A linha Saúde24 voltou a estar no foco das atenções nos últimos dias. Sendo a linha Saúde24 um instrumento de acesso ao Serviço Nacional de Saúde, não deixa de ser interessante a discussão que se gerou.

Para perceber as diferentes posições é útil recordar que a Ordem dos Médicos teve, desde que me lembro, uma posição contrária a um papel mais activo de enfermeiros no encaminhamento de doentes (e a linha saúde24 assenta no atendimento por enfermeiros que seguem um protocolo pré-estabelecido), o que também resulta na contestação da “triagem de manchester”, realizada por enfermeiros quando uma pessoa se dirige a uma urgência hospitalar.

Além disso, como a linha saúde24 é explorada num formato de parceria público-privado, as motivações ideológicas contra as PPP estão igualmente presentes nas posições de outros intervenientes do sector da saúde (incluindo os agentes políticos).

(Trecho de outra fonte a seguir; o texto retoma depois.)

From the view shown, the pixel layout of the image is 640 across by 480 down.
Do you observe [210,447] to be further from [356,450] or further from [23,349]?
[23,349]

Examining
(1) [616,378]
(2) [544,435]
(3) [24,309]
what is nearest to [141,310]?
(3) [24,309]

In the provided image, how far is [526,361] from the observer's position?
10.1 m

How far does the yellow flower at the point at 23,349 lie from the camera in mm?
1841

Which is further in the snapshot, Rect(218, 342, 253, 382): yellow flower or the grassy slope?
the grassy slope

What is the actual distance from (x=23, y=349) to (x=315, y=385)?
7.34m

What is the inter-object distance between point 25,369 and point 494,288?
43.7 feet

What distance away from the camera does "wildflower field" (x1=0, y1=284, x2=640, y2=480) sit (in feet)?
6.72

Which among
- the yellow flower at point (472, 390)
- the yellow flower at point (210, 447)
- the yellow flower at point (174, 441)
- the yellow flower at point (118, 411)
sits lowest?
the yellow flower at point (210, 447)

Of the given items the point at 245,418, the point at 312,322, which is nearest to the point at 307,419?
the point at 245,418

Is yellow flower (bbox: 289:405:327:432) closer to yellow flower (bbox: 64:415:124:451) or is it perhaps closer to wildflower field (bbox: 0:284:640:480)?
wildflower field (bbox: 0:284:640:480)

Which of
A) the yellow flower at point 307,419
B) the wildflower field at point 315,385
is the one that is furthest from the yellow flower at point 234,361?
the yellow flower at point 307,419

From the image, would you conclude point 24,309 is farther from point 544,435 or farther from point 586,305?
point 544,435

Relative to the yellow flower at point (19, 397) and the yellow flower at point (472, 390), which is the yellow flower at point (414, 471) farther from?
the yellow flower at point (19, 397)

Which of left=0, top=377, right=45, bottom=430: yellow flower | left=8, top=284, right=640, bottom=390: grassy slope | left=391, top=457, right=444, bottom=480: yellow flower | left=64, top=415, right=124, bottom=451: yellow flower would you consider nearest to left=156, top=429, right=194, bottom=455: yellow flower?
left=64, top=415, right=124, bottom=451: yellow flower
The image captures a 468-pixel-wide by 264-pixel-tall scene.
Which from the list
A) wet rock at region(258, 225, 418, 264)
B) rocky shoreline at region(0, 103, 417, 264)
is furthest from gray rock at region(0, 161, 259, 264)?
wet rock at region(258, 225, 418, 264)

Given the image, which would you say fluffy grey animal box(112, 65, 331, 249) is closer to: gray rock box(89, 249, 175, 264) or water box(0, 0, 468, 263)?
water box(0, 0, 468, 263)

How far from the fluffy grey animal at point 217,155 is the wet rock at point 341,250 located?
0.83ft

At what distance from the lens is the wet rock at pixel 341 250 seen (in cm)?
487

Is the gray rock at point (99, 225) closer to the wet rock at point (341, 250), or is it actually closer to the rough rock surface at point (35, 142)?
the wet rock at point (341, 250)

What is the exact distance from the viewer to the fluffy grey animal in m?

É vantajoso, contudo, olhar para a Linha Saúde24 como instrumento ao serviço do cidadão, num contexto em que a utilização do telemóvel é muito ampla e ainda crescente. E nessa perspectiva é adequado pensar na sua expansão (como aliás se está a fazer, atendendo ao que figura no site da Direção-geral de Saúde, ver aqui). O contacto telefónico, ou até um primeiro contacto apenas electrónico para um algoritmo de ajuda baseado em perguntas simples – que ainda não existe mas poderá ser uma possibilidade futura, é uma forma fácil de melhor ajudar quem se sente doente no primeiro passo – se basta auto-cuidados, se é necessário ir a uma unidade do SNS e qual. Para o cidadão as vantagens parecem ser claras, e o que é surpreendente é a pouca utilização pela população (apesar dos milhares de chamadas, quando se inquire as pessoas sobre o que fazem quando se sentem doentes, menos de 1% se lembra de referir a Linha Saúde24). Atualmente, a utilização da Linha Saúde24 tem até vantagens em termos de (não) pagamento de taxas moderadoras (ver aqui) e de atendimento mais rápido dentro do mesmo nível de prioridade clínica (ver aqui). O que parece faltar é informação pública recorrente para que a Linha Saúde24 seja lembrada como opção pelas pessoas quando se sentem doentes.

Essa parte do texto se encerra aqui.